Fields completed 15-of-21 passes for 212 yards and three touchdowns, adding 12 rushes for 72 yards and a touchdown on the ground. Still, he hasn't thrown an interception this season.
“Coach Day told me right from the get-go, and so did Dwayne,” Fields said. “This offense is a great offense, and I feel like it fits me well. We have a great passing game, great running game. I think the offense is just great on really, really all things.”
On Saturday, the Buckeyes managed 580 total yards, averaging 9.6 yards per passing attempt and 6.9 yards per rush.
In the balanced attack, three players – Fields, J.K. Dobbins and Master Teague – averaged at least six yards per carry with more than 70 rushing yards. Garrett Wilson, K.J. Hill and Austin Mack each caught touchdown passes.
So, was this Ohio State's best offensive performance yet? Ryan Day wasn't quite willing to go there.

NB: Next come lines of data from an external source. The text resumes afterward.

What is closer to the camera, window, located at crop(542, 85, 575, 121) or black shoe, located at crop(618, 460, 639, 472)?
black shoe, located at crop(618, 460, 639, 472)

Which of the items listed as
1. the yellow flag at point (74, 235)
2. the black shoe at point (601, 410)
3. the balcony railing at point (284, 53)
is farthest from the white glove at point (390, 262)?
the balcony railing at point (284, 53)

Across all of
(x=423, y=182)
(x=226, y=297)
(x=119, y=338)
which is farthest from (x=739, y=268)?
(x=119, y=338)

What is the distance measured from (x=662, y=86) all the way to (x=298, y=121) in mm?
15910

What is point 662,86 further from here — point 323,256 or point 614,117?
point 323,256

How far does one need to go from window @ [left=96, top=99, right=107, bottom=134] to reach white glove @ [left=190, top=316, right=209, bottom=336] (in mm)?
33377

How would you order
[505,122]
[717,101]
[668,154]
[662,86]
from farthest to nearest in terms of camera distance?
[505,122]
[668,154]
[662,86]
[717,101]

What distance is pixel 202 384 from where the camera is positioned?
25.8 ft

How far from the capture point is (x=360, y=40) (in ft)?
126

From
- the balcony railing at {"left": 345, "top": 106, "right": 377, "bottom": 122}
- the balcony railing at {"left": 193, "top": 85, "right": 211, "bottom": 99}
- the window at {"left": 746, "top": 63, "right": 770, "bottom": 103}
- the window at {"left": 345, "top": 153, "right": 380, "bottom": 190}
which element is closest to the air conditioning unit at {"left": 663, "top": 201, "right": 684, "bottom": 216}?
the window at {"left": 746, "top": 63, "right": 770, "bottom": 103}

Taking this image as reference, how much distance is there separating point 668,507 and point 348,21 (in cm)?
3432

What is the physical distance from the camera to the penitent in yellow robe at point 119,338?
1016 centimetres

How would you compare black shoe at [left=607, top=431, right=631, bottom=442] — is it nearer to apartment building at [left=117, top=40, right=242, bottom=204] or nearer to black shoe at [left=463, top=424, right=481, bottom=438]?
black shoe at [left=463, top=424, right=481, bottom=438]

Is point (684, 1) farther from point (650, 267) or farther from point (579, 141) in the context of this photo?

“I don’t know,” Day said. “We’ll watch the film and see, it’s never as good or as bad as you think until you watch it on film. But I’m proud of the way the guys came out here and played hard. They stepped right in, and we talked about it all week, what it was going to take to win this game on the road. We kind of came in hitting on all cylinders. I thought we tackled well on defense, created some turnovers again, created a short field and we ran the ball. That was great to see, I thought the line did a good job, the backs ran hard, and Justin (Fields) made some really big-time throws. And when you combine that together with good special teams, I’m proud of the way the guys played.”
One of those "big-time" throws from Fields came on a six-yard touchdown toss to Wilson.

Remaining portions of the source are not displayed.